Before Metta World Peace was Metta World Peace, he was just Ron Artest, a Queensbridge-native playing at nearby St. John's University.
During that time, he says he was approached on multiple occasions about throwing games for money, including an incident when someone approached him in his neighborhood with a $35,000 offer to fix a game. He didn't take the offer, but says it definitely crossed his mind.
World Peace recently spoke with Yahoo Sports' Jared Quay about his experience with sports gambling as a player in wake of the Supreme Court's ruling to end a federal ban that prohibits people from legally gambling on sports across the country.
“I see the issues with betting, and I’ve been approached in college,” he said. “I got approached a couple times to throw games. The one interesting time, they come to me in my neighborhood and said, ‘Hey, I got $35,000 for you.’ I’m like, ‘All right, that’s cool, I’ll take $35,000.’ They said, ‘We need you to throw a game.’ That’s when I’m like, ‘You [expletive].’ But it crossed my mind — $35,000 to throw a game? Not bad.
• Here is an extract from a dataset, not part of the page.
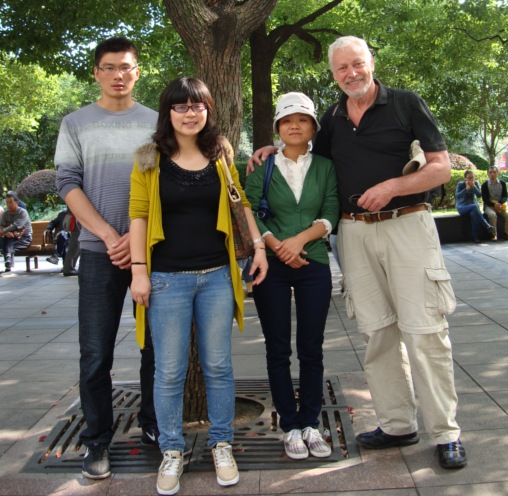 Picture:  For some reason, Chinese people want their picture taken with foreigners.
“But that’s the problem. They find these kids that don’t have any money, and they attack them. What if I was some kid that was a little scared, like, ‘OK, I’ll do it.’ That’s the problem I have with betting, because these guys who are betting, they’re bullies. Some of them are bullies. They’ll force a kid into a situation, and then when the kid’s trying to go to the NBA, they hold it against the kid.”